The need of military power arises from the fact that national statehood is not a vested right.  Under a World Constitution, every nation would have defined and assured rights of political existence.  Instead of its present precarious sovereignty it would have its inviolable autonomy.

One must not overlook the fact that a new political setup creates a new mentality.  Citizens of a state that exists in the frame of a larger organization do not think and feel like citizens of a lone and exposed state.  It is hard to imagine today that military power could ever be obsolete, and simply romantic.  But in a civil world this would happen very soon.  There might be disarming ceremonies in the General Assembly or there might not, but after a period of vigilance to prevent secret manufacture of atomic weapons, their immense cost and the bizarre appearance of plans to use them in a civil society would end the danger.
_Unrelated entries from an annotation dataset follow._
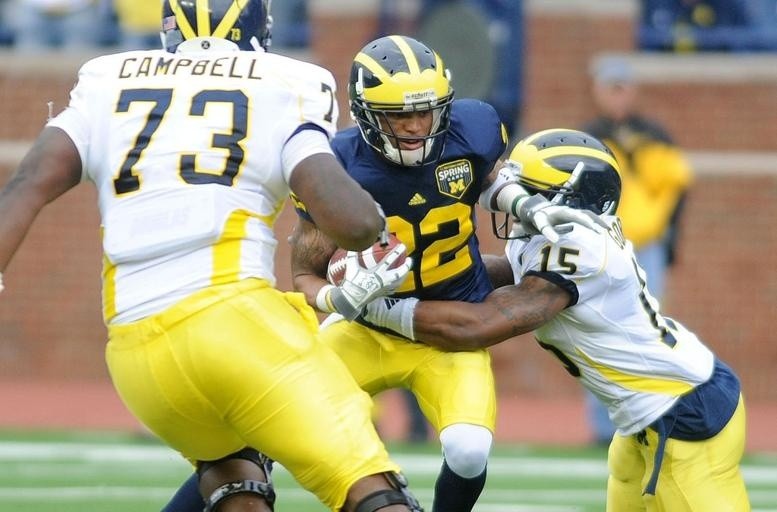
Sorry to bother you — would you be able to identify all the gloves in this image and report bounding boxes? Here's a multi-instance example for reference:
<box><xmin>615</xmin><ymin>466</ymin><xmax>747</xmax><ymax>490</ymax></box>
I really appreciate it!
<box><xmin>331</xmin><ymin>242</ymin><xmax>413</xmax><ymax>322</ymax></box>
<box><xmin>519</xmin><ymin>193</ymin><xmax>611</xmax><ymax>243</ymax></box>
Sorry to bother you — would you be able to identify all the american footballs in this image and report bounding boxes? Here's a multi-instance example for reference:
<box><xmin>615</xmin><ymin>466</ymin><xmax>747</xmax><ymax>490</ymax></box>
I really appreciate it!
<box><xmin>326</xmin><ymin>234</ymin><xmax>406</xmax><ymax>286</ymax></box>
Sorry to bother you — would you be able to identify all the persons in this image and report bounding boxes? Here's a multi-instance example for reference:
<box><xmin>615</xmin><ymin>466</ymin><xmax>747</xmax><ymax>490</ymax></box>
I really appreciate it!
<box><xmin>0</xmin><ymin>0</ymin><xmax>755</xmax><ymax>512</ymax></box>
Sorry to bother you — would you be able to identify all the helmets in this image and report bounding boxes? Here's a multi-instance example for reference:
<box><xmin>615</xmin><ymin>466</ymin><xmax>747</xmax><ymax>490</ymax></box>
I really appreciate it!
<box><xmin>159</xmin><ymin>0</ymin><xmax>273</xmax><ymax>49</ymax></box>
<box><xmin>491</xmin><ymin>128</ymin><xmax>622</xmax><ymax>240</ymax></box>
<box><xmin>347</xmin><ymin>35</ymin><xmax>455</xmax><ymax>164</ymax></box>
Above all, there would be other means than diplomacy and war to achieve one’s ends—other forms of conflict and competition, no doubt, attack and revenge—but without mass destruction and the death of countless people not really interested in the ends.  There would be lobbying and jockeying for positions and the same old fighting spirit.  Humanity will probably never improve.  But under a civil order, it could live, as now the greater part of it cannot. Besides, it might even improve.  It is a great mistake to think that institutions merely reflect our sentiments and attitudes, and are made by them.  In a way, the contrary is true.  Sentiments and attitudes are largely inspired, and certainly given form and permanence, by the institutions under which we live. Religious rights define and develop our religious feeling; patriotic ceremonies beget patriotic feeling: and a civil world order would implement the ideals of universal brotherhood which now conflict with the political institutions that really exist.  In every religious or moral advance, the symbol must precede the fact; and a United World will command loyalty as soon as it is a reality to which people can cleave.

The civil authority itself would not require great force.  Authority has the latent force of the public will behind it; in this way it differs from power, in the military sense.  In a civil society the police force is such a small part of the population, that it could not possibly control a populace that really resisted it; but it can deal with serious defiance because actually its strength lies in the general public approval and support.  Even a largely dissatisfied public may still acknowledge an established constitutional authority rather than risk anarchy, or the operation of pure power.  The military force that would support the global administration would become essentially a guard of honor, symbol of every country’s vested autonomy, the first army to seek no victories, but to implement the law of nations and protect a universal peace.